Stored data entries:

......

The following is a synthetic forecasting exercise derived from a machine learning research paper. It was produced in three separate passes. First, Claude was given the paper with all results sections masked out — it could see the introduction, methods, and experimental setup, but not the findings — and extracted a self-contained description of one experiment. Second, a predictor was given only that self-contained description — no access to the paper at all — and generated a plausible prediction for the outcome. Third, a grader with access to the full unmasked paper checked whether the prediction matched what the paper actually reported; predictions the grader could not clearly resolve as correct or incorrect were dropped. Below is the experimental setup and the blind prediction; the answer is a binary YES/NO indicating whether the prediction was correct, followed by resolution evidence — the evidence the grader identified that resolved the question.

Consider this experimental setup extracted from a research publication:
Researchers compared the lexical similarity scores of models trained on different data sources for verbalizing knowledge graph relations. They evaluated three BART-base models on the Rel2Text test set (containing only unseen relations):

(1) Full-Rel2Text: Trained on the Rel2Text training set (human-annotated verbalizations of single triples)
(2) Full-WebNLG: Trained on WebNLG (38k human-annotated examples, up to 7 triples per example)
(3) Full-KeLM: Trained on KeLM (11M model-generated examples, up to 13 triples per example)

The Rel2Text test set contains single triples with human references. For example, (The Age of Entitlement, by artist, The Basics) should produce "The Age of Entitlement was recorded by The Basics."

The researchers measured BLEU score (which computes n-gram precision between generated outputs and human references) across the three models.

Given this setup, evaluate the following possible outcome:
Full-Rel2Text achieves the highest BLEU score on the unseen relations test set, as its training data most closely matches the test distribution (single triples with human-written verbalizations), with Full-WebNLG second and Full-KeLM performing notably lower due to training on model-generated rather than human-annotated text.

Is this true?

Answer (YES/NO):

......

▶ _EXERCISE OBJECTIVE_
Look through the entries, and return every line that the word "human" appears in.

▶ _RESULT OF THE EXERCISE_
(1) Full-Rel2Text: Trained on the Rel2Text training set (human-annotated verbalizations of single triples)
(2) Full-WebNLG: Trained on WebNLG (38k human-annotated examples, up to 7 triples per example)
The Rel2Text test set contains single triples with human references. For example, (The Age of Entitlement, by artist, The Basics) should produce "The Age of Entitlement was recorded by The Basics."
The researchers measured BLEU score (which computes n-gram precision between generated outputs and human references) across the three models.
Full-Rel2Text achieves the highest BLEU score on the unseen relations test set, as its training data most closely matches the test distribution (single triples with human-written verbalizations), with Full-WebNLG second and Full-KeLM performing notably lower due to training on model-generated rather than human-annotated text.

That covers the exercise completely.